-- START OF Material shown --
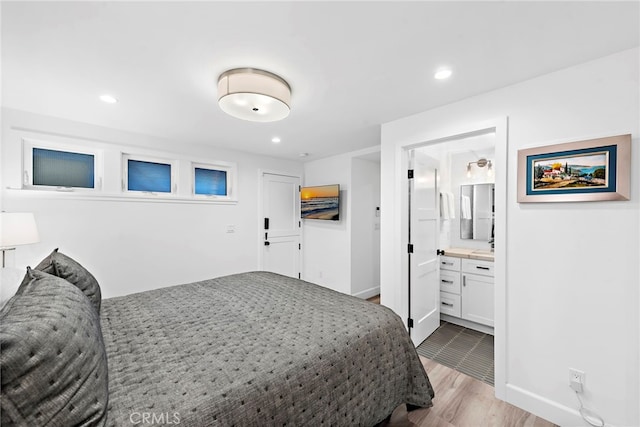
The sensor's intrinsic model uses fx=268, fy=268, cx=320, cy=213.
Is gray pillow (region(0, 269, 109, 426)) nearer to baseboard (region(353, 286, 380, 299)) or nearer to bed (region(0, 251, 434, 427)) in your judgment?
bed (region(0, 251, 434, 427))

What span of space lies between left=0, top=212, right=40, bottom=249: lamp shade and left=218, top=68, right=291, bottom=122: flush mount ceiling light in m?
1.96

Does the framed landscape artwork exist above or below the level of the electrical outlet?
above

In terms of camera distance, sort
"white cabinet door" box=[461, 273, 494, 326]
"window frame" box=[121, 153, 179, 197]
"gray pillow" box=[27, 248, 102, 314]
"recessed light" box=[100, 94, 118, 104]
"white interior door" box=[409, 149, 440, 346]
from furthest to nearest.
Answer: "window frame" box=[121, 153, 179, 197]
"white cabinet door" box=[461, 273, 494, 326]
"white interior door" box=[409, 149, 440, 346]
"recessed light" box=[100, 94, 118, 104]
"gray pillow" box=[27, 248, 102, 314]

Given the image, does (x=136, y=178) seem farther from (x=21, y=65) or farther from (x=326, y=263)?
(x=326, y=263)

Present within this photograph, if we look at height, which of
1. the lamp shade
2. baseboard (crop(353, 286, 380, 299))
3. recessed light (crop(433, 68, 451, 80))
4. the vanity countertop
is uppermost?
recessed light (crop(433, 68, 451, 80))

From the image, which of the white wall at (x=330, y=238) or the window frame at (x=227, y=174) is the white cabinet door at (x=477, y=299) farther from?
the window frame at (x=227, y=174)

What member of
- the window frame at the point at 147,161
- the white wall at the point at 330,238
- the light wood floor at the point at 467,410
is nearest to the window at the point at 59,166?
the window frame at the point at 147,161

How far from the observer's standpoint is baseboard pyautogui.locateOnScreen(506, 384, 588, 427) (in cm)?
174

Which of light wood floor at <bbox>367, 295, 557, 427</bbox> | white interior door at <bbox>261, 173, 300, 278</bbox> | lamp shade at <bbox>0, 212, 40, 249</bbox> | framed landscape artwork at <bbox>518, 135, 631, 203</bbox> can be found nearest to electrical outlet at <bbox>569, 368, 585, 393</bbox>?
light wood floor at <bbox>367, 295, 557, 427</bbox>

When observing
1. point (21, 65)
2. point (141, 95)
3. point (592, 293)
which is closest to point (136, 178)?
point (141, 95)

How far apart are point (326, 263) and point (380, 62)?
344 cm

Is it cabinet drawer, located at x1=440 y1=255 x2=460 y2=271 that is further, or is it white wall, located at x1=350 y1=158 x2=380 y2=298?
white wall, located at x1=350 y1=158 x2=380 y2=298

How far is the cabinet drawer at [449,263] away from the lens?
3.33 metres

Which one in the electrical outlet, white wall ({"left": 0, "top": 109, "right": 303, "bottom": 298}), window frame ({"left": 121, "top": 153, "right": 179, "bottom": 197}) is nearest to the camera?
the electrical outlet
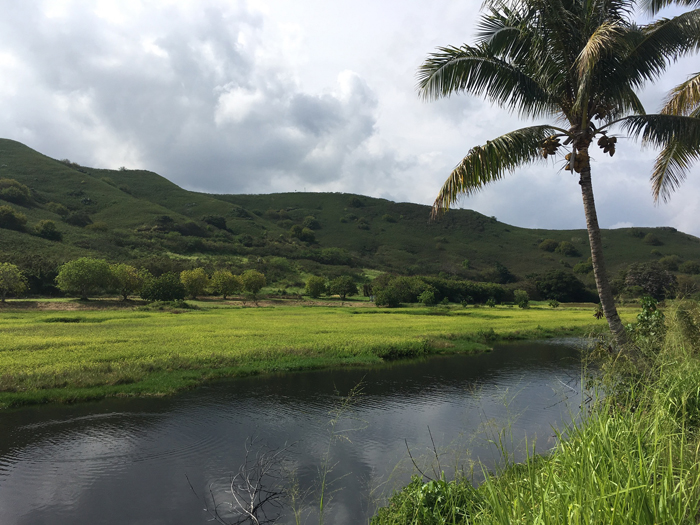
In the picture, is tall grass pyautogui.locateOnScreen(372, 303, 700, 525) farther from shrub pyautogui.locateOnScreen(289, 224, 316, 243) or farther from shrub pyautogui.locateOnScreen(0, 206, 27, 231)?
shrub pyautogui.locateOnScreen(289, 224, 316, 243)

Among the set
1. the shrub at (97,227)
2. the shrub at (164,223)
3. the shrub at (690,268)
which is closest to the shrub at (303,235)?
the shrub at (164,223)

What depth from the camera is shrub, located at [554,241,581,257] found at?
12544 cm

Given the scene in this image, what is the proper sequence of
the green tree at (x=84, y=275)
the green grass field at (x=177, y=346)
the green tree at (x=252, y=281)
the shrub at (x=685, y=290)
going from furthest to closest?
the green tree at (x=252, y=281)
the green tree at (x=84, y=275)
the green grass field at (x=177, y=346)
the shrub at (x=685, y=290)

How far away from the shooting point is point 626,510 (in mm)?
3043

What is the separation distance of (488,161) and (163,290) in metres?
51.0

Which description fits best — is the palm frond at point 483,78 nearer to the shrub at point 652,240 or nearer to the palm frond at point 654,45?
the palm frond at point 654,45

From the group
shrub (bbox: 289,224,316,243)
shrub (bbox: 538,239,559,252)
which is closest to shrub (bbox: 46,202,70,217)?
shrub (bbox: 289,224,316,243)

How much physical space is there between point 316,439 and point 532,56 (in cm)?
1268

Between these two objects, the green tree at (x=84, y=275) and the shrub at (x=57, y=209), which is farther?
the shrub at (x=57, y=209)

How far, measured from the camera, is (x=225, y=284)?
208 ft

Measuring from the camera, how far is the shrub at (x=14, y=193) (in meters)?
101

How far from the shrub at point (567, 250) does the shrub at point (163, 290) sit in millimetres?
109726

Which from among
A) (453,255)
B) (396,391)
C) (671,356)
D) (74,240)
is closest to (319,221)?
(453,255)

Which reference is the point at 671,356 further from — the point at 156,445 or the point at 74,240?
the point at 74,240
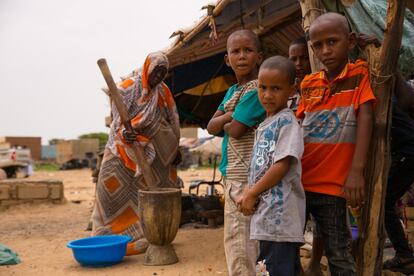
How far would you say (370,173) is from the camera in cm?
252

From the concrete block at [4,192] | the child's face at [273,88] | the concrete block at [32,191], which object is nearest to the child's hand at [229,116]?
the child's face at [273,88]

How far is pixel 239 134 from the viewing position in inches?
100

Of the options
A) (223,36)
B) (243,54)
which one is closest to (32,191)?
(223,36)

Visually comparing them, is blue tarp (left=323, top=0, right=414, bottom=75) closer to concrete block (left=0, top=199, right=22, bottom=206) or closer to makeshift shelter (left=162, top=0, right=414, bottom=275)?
makeshift shelter (left=162, top=0, right=414, bottom=275)

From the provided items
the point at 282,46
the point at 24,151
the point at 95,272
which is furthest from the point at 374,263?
the point at 24,151

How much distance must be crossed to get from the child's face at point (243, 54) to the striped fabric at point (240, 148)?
99mm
-- END OF Material shown --
■ Objective: Give every line of the records above as a JSON list of strings, one string per line, skipping blank lines. Leave out the picture lines.

■ Result of the task:
[
  "The sensor's intrinsic model uses fx=268, fy=268, cx=320, cy=213.",
  "Is gray pillow (region(0, 269, 109, 426)) nearer to baseboard (region(353, 286, 380, 299)) or nearer to bed (region(0, 251, 434, 427)) in your judgment?",
  "bed (region(0, 251, 434, 427))",
  "What span of space lies between left=0, top=212, right=40, bottom=249: lamp shade and left=218, top=68, right=291, bottom=122: flush mount ceiling light in m?",
  "1.96",
  "Does the framed landscape artwork exist above or below the level of the electrical outlet?",
  "above",
  "In terms of camera distance, sort",
  "\"white cabinet door\" box=[461, 273, 494, 326]",
  "\"window frame\" box=[121, 153, 179, 197]",
  "\"gray pillow\" box=[27, 248, 102, 314]",
  "\"recessed light\" box=[100, 94, 118, 104]",
  "\"white interior door\" box=[409, 149, 440, 346]",
  "from furthest to nearest.",
  "Answer: \"window frame\" box=[121, 153, 179, 197]",
  "\"white cabinet door\" box=[461, 273, 494, 326]",
  "\"white interior door\" box=[409, 149, 440, 346]",
  "\"recessed light\" box=[100, 94, 118, 104]",
  "\"gray pillow\" box=[27, 248, 102, 314]",
  "Given the image, does (x=136, y=178) seem farther from (x=21, y=65) or farther from (x=326, y=263)?",
  "(x=326, y=263)",
  "Present within this photograph, if we look at height, which of",
  "1. the lamp shade",
  "2. baseboard (crop(353, 286, 380, 299))",
  "3. recessed light (crop(433, 68, 451, 80))",
  "4. the vanity countertop",
  "is uppermost?",
  "recessed light (crop(433, 68, 451, 80))",
  "From the image, which of the white wall at (x=330, y=238) or the window frame at (x=227, y=174) is the white cabinet door at (x=477, y=299) farther from?",
  "the window frame at (x=227, y=174)",
  "What member of",
  "- the window frame at the point at 147,161",
  "- the white wall at the point at 330,238",
  "- the light wood floor at the point at 467,410",
  "is nearest to the window at the point at 59,166?",
  "the window frame at the point at 147,161",
  "How far from the observer's standpoint is baseboard pyautogui.locateOnScreen(506, 384, 588, 427) (in cm)?",
  "174",
  "Which of light wood floor at <bbox>367, 295, 557, 427</bbox> | white interior door at <bbox>261, 173, 300, 278</bbox> | lamp shade at <bbox>0, 212, 40, 249</bbox> | framed landscape artwork at <bbox>518, 135, 631, 203</bbox> can be found nearest to electrical outlet at <bbox>569, 368, 585, 393</bbox>?",
  "light wood floor at <bbox>367, 295, 557, 427</bbox>",
  "When observing",
  "1. point (21, 65)",
  "2. point (141, 95)",
  "3. point (592, 293)",
  "which is closest to point (136, 178)?",
  "point (141, 95)",
  "How far apart are point (326, 263) and point (380, 62)?",
  "344 cm",
  "Is it cabinet drawer, located at x1=440 y1=255 x2=460 y2=271 that is further, or is it white wall, located at x1=350 y1=158 x2=380 y2=298?",
  "white wall, located at x1=350 y1=158 x2=380 y2=298",
  "How far is the cabinet drawer at [449,263] away from the lens?",
  "3.33 metres",
  "Which one in the electrical outlet, white wall ({\"left\": 0, \"top\": 109, \"right\": 303, \"bottom\": 298}), window frame ({\"left\": 121, \"top\": 153, \"right\": 179, \"bottom\": 197}) is nearest to the camera?",
  "the electrical outlet",
  "In the picture, is tall grass pyautogui.locateOnScreen(372, 303, 700, 525) farther from shrub pyautogui.locateOnScreen(289, 224, 316, 243) or farther from shrub pyautogui.locateOnScreen(0, 206, 27, 231)?",
  "shrub pyautogui.locateOnScreen(289, 224, 316, 243)",
  "Among the set",
  "1. the shrub at (97,227)",
  "2. the shrub at (164,223)",
  "3. the shrub at (690,268)",
  "which is closest to the shrub at (303,235)?",
  "the shrub at (164,223)",
  "What depth from the camera is shrub, located at [554,241,581,257] found at?",
  "12544 cm",
  "Given the scene in this image, what is the proper sequence of",
  "the green tree at (x=84, y=275)",
  "the green grass field at (x=177, y=346)",
  "the green tree at (x=252, y=281)",
  "the shrub at (x=685, y=290)",
  "going from furthest to closest?",
  "the green tree at (x=252, y=281)",
  "the green tree at (x=84, y=275)",
  "the green grass field at (x=177, y=346)",
  "the shrub at (x=685, y=290)",
  "How far away from the shooting point is point 626,510 (in mm)?",
  "3043",
  "What is the separation distance of (488,161) and (163,290) in metres?",
  "51.0",
  "Which description fits best — is the palm frond at point 483,78 nearer to the shrub at point 652,240 or nearer to the palm frond at point 654,45?",
  "the palm frond at point 654,45",
  "From the group",
  "shrub (bbox: 289,224,316,243)",
  "shrub (bbox: 538,239,559,252)",
  "which is closest to shrub (bbox: 46,202,70,217)?",
  "shrub (bbox: 289,224,316,243)",
  "How much physical space is there between point 316,439 and point 532,56 (in cm)?",
  "1268",
  "Between these two objects, the green tree at (x=84, y=275) and the shrub at (x=57, y=209), which is farther?",
  "the shrub at (x=57, y=209)",
  "How far, measured from the camera, is (x=225, y=284)?",
  "208 ft",
  "Measuring from the camera, how far is the shrub at (x=14, y=193) (in meters)?",
  "101",
  "How far from the shrub at point (567, 250) does the shrub at point (163, 290) sit in millimetres?",
  "109726",
  "Which from among",
  "A) (453,255)",
  "B) (396,391)",
  "C) (671,356)",
  "D) (74,240)",
  "is closest to (319,221)?",
  "(453,255)",
  "Which reference is the point at 671,356 further from — the point at 156,445 or the point at 74,240?",
  "the point at 74,240",
  "How far would you say (370,173) is from the camera in cm?",
  "252",
  "From the concrete block at [4,192] | the child's face at [273,88] | the concrete block at [32,191], which object is nearest to the child's hand at [229,116]?",
  "the child's face at [273,88]",
  "How far is pixel 239 134 from the viewing position in inches?",
  "100",
  "Of the options",
  "A) (223,36)",
  "B) (243,54)",
  "which one is closest to (32,191)?",
  "(223,36)",
  "Visually comparing them, is blue tarp (left=323, top=0, right=414, bottom=75) closer to concrete block (left=0, top=199, right=22, bottom=206) or closer to makeshift shelter (left=162, top=0, right=414, bottom=275)?",
  "makeshift shelter (left=162, top=0, right=414, bottom=275)",
  "From the provided items",
  "the point at 282,46",
  "the point at 24,151",
  "the point at 95,272",
  "which is furthest from the point at 374,263?",
  "the point at 24,151",
  "How much distance must be crossed to get from the child's face at point (243, 54) to the striped fabric at point (240, 148)?",
  "99mm"
]